Publicación del primer poemario de Pilar del Pozo
Cada vez
que acudo a la rua Garret al encuentro de la escultura del poeta, me pregunto
quién estará tras el bronce en ese momento: Alberto Caeiro, Ricardo Reis,
Álvaro de Campos, tal vez el propio Fernando Pessoa. Hasta 70 heterónimos llegó
a tener el luso que decía de sí mismo ser una habitación llena de espejos —tal vez borgianos—. Cuando tenía 6 años, mi padre se fue a vivir a
Lisboa y desde entonces, cada verano, visito a ese portugués inmóvil del
sombrero y bigote piramidal. De pequeña
me encantaba sentarme en el metal de la silla vacía que acompaña a Pessoa en la
terraza de A Brasileira —¿cuántas fotos me habrán hecho allí mis padres?
—. Y con el paso de los años, aquel rincón bohemio del
Chiado se convertiría para mí en un lugar de culto, seguramente desde que, hace
ya media vida, llegaran a mis manos los dos tomos de la obra poética del
portugués en una edición bilingüe: me fascinó descubrirlo en cierta forma tan
parecido a Borges. Al igual que para el argentino, la paradoja resultaba ser la
única respuesta posible al sentido de la vida (lo que si se me permite, en sí
encierra una nueva paradoja). Es más, en
esa lírica suya de los sueños y los peros, uno aprende que toda certeza podría
apostillarse con una conjunción adversativa: “Nada sino el instante me conoce”.

===

**INSTRUCCIONES**
[1] Copia el tramo del fragmento sobre Pessoa que va de "Publicación del primer" a "allí mis padres?" y reemplaza "Lisboa" por "Oporto".
[2] Traduce al inglés esta oración del fragmento sobre Pessoa: "Cuando tenía 6 años, mi padre se fue a vivir a Lisboa y desde entonces, cada verano, visito a ese portugués inmóvil del sombrero y bigote piramidal."
Para resolver lo que se pide, basta con el fragmento citado.

**DATOS PROPORCIONADOS**
===

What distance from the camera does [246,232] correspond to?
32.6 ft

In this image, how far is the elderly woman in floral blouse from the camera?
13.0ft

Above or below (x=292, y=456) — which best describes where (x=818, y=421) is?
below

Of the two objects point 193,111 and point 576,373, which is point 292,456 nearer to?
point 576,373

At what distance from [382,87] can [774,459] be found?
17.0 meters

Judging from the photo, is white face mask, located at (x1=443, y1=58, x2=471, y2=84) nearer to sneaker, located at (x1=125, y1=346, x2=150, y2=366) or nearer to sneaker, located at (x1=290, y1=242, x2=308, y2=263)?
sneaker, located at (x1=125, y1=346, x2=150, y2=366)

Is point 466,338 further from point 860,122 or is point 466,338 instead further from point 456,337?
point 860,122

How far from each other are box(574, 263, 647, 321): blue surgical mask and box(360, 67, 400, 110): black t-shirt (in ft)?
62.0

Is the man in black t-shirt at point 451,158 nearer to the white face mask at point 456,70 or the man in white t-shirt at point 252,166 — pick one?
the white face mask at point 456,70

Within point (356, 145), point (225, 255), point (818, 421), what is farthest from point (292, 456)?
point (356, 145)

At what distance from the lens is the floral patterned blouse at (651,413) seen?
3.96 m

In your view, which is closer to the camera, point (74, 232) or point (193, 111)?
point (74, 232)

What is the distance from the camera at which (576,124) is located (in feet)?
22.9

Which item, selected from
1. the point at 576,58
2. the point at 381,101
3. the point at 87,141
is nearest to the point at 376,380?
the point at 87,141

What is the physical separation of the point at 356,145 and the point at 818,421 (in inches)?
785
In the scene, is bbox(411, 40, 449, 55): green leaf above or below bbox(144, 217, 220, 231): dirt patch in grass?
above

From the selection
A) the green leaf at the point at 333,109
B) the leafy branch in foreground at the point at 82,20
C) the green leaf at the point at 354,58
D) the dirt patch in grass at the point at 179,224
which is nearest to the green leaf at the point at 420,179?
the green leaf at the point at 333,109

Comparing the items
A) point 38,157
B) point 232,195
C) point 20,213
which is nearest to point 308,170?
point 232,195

===

**RESPUESTAS EN ORDEN**
[1]
Publicación del primer poemario de Pilar del Pozo
Cada vez
que acudo a la rua Garret al encuentro de la escultura del poeta, me pregunto
quién estará tras el bronce en ese momento: Alberto Caeiro, Ricardo Reis,
Álvaro de Campos, tal vez el propio Fernando Pessoa. Hasta 70 heterónimos llegó
a tener el luso que decía de sí mismo ser una habitación llena de espejos —tal vez borgianos—. Cuando tenía 6 años, mi padre se fue a vivir a
Oporto y desde entonces, cada verano, visito a ese portugués inmóvil del
sombrero y bigote piramidal. De pequeña
me encantaba sentarme en el metal de la silla vacía que acompaña a Pessoa en la
terraza de A Brasileira —¿cuántas fotos me habrán hecho allí mis padres?

[2] When I was 6 years old, my father went to live in Lisbon, and ever since then, every summer, I visit that motionless Portuguese man with the hat and pyramidal mustache.